Hoge Raad, 22-12-2017, ECLI:NL:HR:2017:3239, 17/02095
Hoge Raad, 22-12-2017, ECLI:NL:HR:2017:3239, 17/02095
Gegevens
- Instantie
- Hoge Raad
- Datum uitspraak
- 22 december 2017
- Datum publicatie
- 22 december 2017
- ECLI
- ECLI:NL:HR:2017:3239
- Formele relaties
- In cassatie op : ECLI:NL:GHAMS:2017:1778
- Zaaknummer
- 17/02095
Inhoudsindicatie
HR: 81.1 RO.
Uitspraak
22 december 2017
Nr. 17/02095
Arrest
gewezen op het beroep in cassatie van [X] B.V. te [Z] (hierna: belanghebbende) tegen de uitspraak van het Gerechtshof Amsterdam van 23 maart 2017, nr. 15/00808, betreffende een beschikking op een verzoek om terugbetaling van douanerechten.

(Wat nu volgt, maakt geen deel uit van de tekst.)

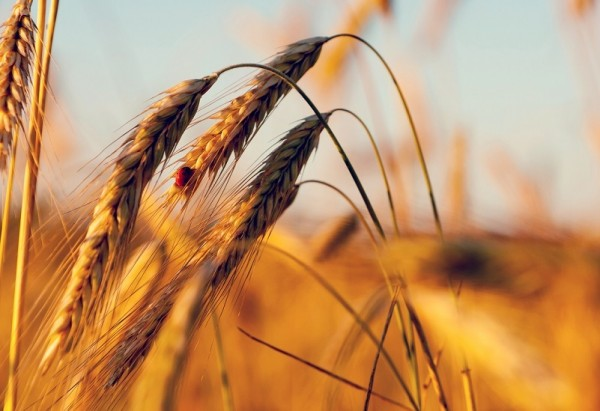 Обратившаяся к Путину девушка-фермер получала помощь от властей - Правительство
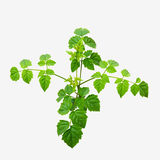 Young plant.  Indian cork tree Royalty Free Stock Photos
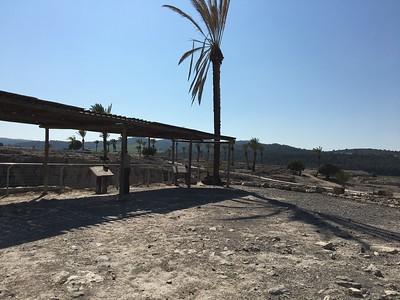28-megiddo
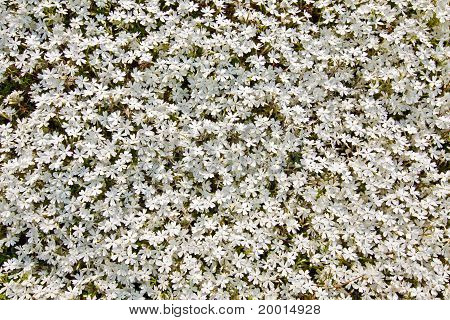 Small White Flowers Background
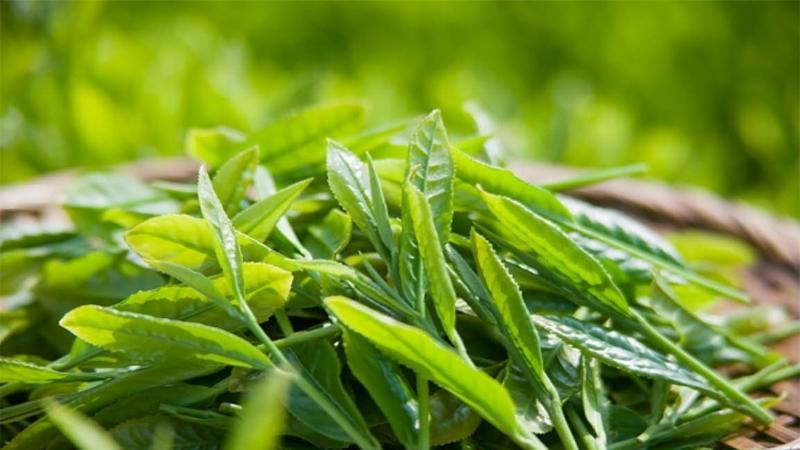 Cách trị mề đay tại nhà cho bé bằng lá trà xanh tươi
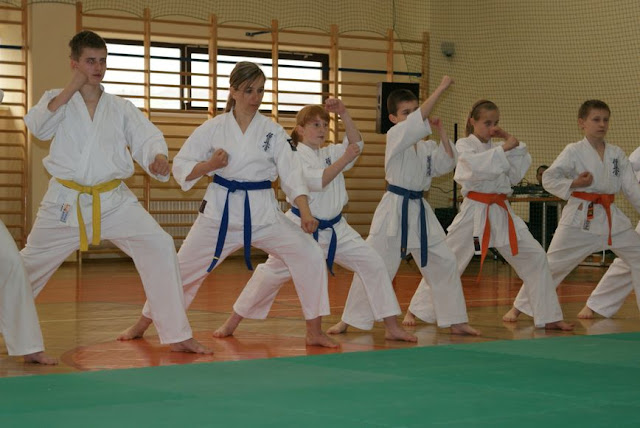 DO 2011 Pokaz karate - DSC00083_1.JPG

1 Het eerste geding in cassatie
De uitspraak van het Hof is op het beroep van belanghebbende bij arrest van de Hoge Raad van 30 oktober 2015, nr. 13/01769, ECLI:NL:HR:2015:3178, BNB 2016/32, vernietigd, met verwijzing van het geding naar hetzelfde gerechtshof ter verdere behandeling en beslissing van de zaak met inachtneming van dat arrest.
2 Het tweede geding in cassatie
Belanghebbende heeft tegen ’s Hofs uitspraak beroep in cassatie ingesteld en daarbij een aantal middelen voorgesteld.
Zowel de Staatssecretaris van Financiën als de Minister van Veiligheid en Justitie heeft een verweerschrift ingediend.
Belanghebbende heeft de zaak doen toelichten door Y.E.J. Geradts, advocaat te Amsterdam.
3 Beoordeling van de middelen
De middelen kunnen niet tot cassatie leiden. Dit behoeft, gezien artikel 81, lid 1, van de Wet op de rechterlijke organisatie, geen nadere motivering, nu de middelen niet nopen tot beantwoording van rechtsvragen in het belang van de rechtseenheid of de rechtsontwikkeling.